Foreign Aid at the Crossroads

IS there strong support in the United States for humanitarian foreign aid? I think there is. Such support developed during the Marshall Plan, when the US helped to rebuild a devastated Europe, and has remained constant through struggles to address domestic problems. Now it seems the support is being ignored as Congress and the administration wrestle with the question of US foreign assistance. Americans have repeatedly demonstrated compassion for their global neighbors, giving generously when disasters have occurred. In addition, for more than 30 years Americans have generously supported longer-term, development-oriented programs through hundreds of private voluntary organizations that provide humanitarian assistance abroad.

Such private organizations are the conduit between the developing world and the humanitarian desire of the American people to do something to improve the lives of others. They receive well over $1.5 billion from private donors throughout the US each year. In addition, they have increasingly worked together with the official US government aid agency, the Agency for International Development, helping the government deliver programs and services worth about $500 million a year.

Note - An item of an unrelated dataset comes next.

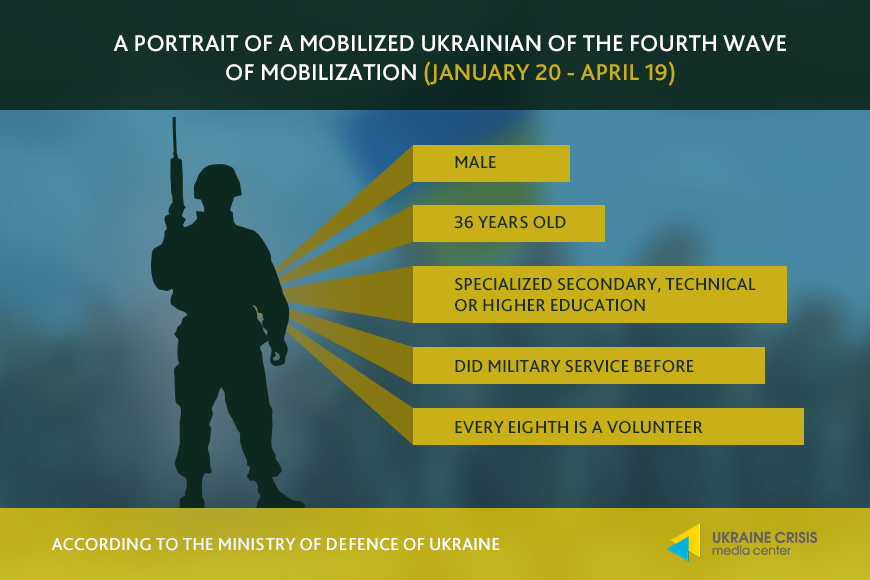 Portrait of mobilized Ukrainian (January 20 - April 19)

The future of these cooperative humanitarian programs hinges on an important debate in Congress. A key committee has proposed reevaluating how and why we give foreign aid. Fundamental questions have been raised about whether foreign aid is - or should be - primarily a reflection of humanitarian concerns, or a vehicle of US economic and security philosophies and interests.

The US foreign-assistance program has always had competing goals. From all indications, the Bush administration is planning to continue Reagan-era policies: a heavy emphasis on military and political security and on exporting supply-side economics. This year's budget request once again calls for higher percentage increases in the military and economic security accounts than in humanitarian development aid.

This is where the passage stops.